*** Extract ***

‘Where do you get your ideas?’
This is one of the first questions people usually ask me – and I’m pretty sure it happens to other writers too. It kind of makes me want to groan, because it’s very difficult to give a sincere and considered answer to this question without boring the pants off everyone. The short, somewhat trite answer might be ‘Everywhere!’
But if we really want to answer the question, it takes a minute or two. Because really there’s no one answer. Ideas don’t come from one single, unvarying source. Nor do they come in the same way. Anything from the world seen or unseen can come to my attention and lead me to think, ‘hmm, that’s interesting…’
Inspiration, which is what ideas really are, comes from everywhere and nowhere. A snatch of song, a news story, a colour in the paint section of the DIY store, the turn of a person’s head making you think just for one split second it’s someone else, someone from another time, someone who should be dead. An overheard snatch of conversation, ‘don’t lose my hat, man, my hat’s my identity,’ and ‘of course she never did find out who’d sent it.’ (What writers call ‘research’, as Carol E Wyer so rightly points out.) A film, a book, a taste, a smell, a memory, a story your mother told you – you’ve known her all your life yet this is the first time she’s ever mentioned this particular incident.

*** End of Extract ***
*** Supplied information ***

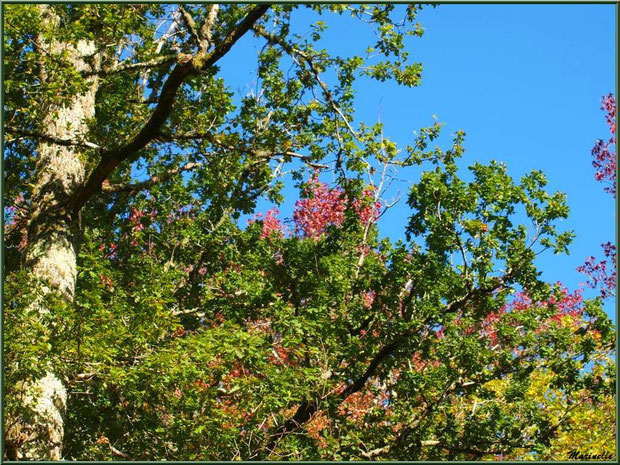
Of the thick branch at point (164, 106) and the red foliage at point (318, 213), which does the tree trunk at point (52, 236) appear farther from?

*** End of Supplied information ***

**Exercise instructions:** In the piece about where a writer's ideas come from, list every source of inspiration named in the sentence that begins "A film, a book".

**Reply:**
- a film
- a book
- a taste
- a smell
- a memory
- a story your mother told you